This isn't goodbye
Friday, December 07, 2012
Now before I go to far, I will have to note my blogs tagged as public, are also private. I actually re read these..... These are my vents, my outlet if you will. If you do not like what you read, sorry for you... This, I have decided is what will help keep me accountable in many aspects of. My life.
I digress.... Saying goodbye, it's a big step or sometimes it is a forced hand. For weight loss, it is a big step-- to not step through the doors temptation. For me and my family today, it was just the hand that was dealt. We remember the life of my Grandfather, who passed away 12/7/04. Life as gone on, and the family has grown by two members. So today, when we gather with my almost 92 year old grandmother to decorate her house and tree ( she still lives alone in her own house!) we will sing, laugh and be merry. I have carrots, bananas and as a special treat avocado nachoes..... Instead of cookie upon cookie! Will I have a cookie, probably.. It is a cookie, not the end of the world.

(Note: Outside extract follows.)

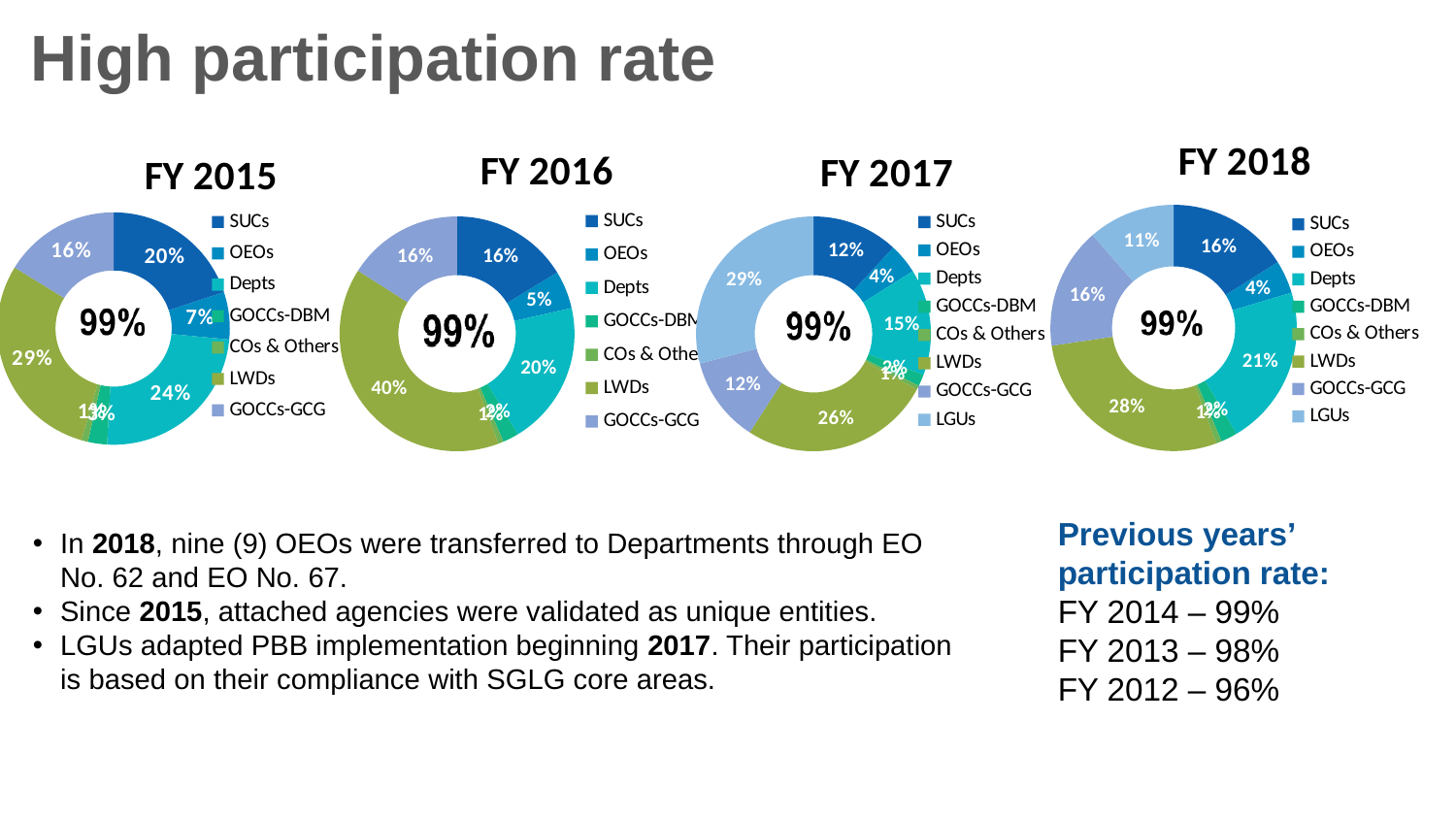
In the FY 2017 chart, what share is shown for LGUs? 29% In the FY 2018 chart, which is larger, the share for Depts or the share for LGUs? Depts In the FY 2015 chart, what share is shown for Depts? 24% How many entries does the legend of the FY 2015 chart list? 7 How many entries does the legend of the FY 2017 chart list? 8 In the FY 2016 chart, which category has the largest share? LWDs In the FY 2018 chart, what share is shown for SUCs? 16% In the FY 2017 chart, what is the difference between the share for LWDs and the share for SUCs? 14% What kind of chart is used for FY 2018? Doughnut (pie) chart In the FY 2015 chart, which category has the largest share? LWDs What value is printed in the centre of the FY 2016 chart? 99% In the FY 2016 chart, what share is shown for LWDs? 40%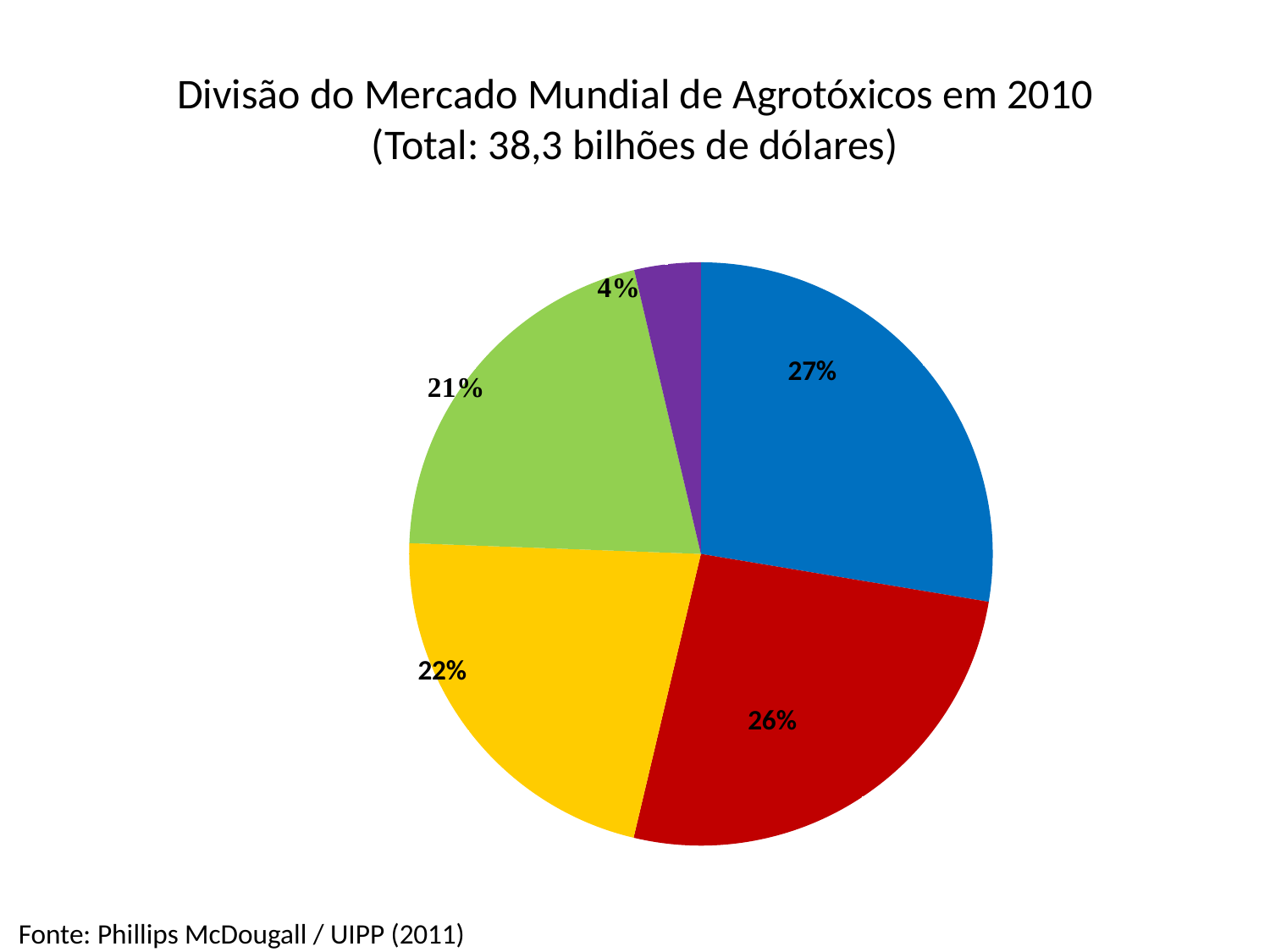
What percentage is shown on the yellow slice? 22% What is the title of the chart? Divisão do Mercado Mundial de Agrotóxicos em 2010 (Total: 38,3 bilhões de dólares) What percentage is shown on the purple slice? 4% What percentage is shown on the red slice? 26% What percentage is shown on the green slice? 21% How many slices does the pie chart have? 5 What kind of chart is shown on the slide? pie chart What source is cited below the chart? Phillips McDougall / UIPP (2011) What percentage is shown on the blue slice? 27% Which colour slice has the largest share of the pie? blue Which colour slice has the smallest share of the pie? purple What is the difference in percentage points between the blue slice and the purple slice? 23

I feel that if we deprive ourselves of some of the finer/sweeter things in life we will over indulge at our weakest moments. Little here and there...take those ginormous peanut butter cups! LOL I have some left, I cut the first into a pie, 8 somewhat equal pieces, that would be the equalivant to two mini cups, and shared them with company. The final one, is cut into the same small pieces and slowly is being enjoyed.
I can say goodbye to foods like that, but I would be fooling myself! I approach it as I am taking a little leave, but I will be back for a little visit....
So this holiday season, however you celebrate, enjoy LIFE, you get one good chance. Take things in stride and look before you eat, say hi to old friends (cupcakes, mini cheesecakes, ect), wave and come back again...after you have eaten all the carrots, and drank loads of water! Lol
My brain is on overlaid, two twelve hour shifts done! Not a lot of sleep, so if this is crazy from the remembrance of my grandfather to waving to cheesecake.... Welcome to my brain and my world! I read this and it makes sence to me... It is my way of telling me that yep, life sucks.... (wait until next month when it is my dads passing anniversary, gulp) we can stay down and smother ourselves in self pity and food and drink OR We can choose to get up, say goodbye to the crap and move, move move.
December 4- my brothers birthday
December 5- my birthday
December 6 - my nieces birthday
December 7- the day my grandfather passed.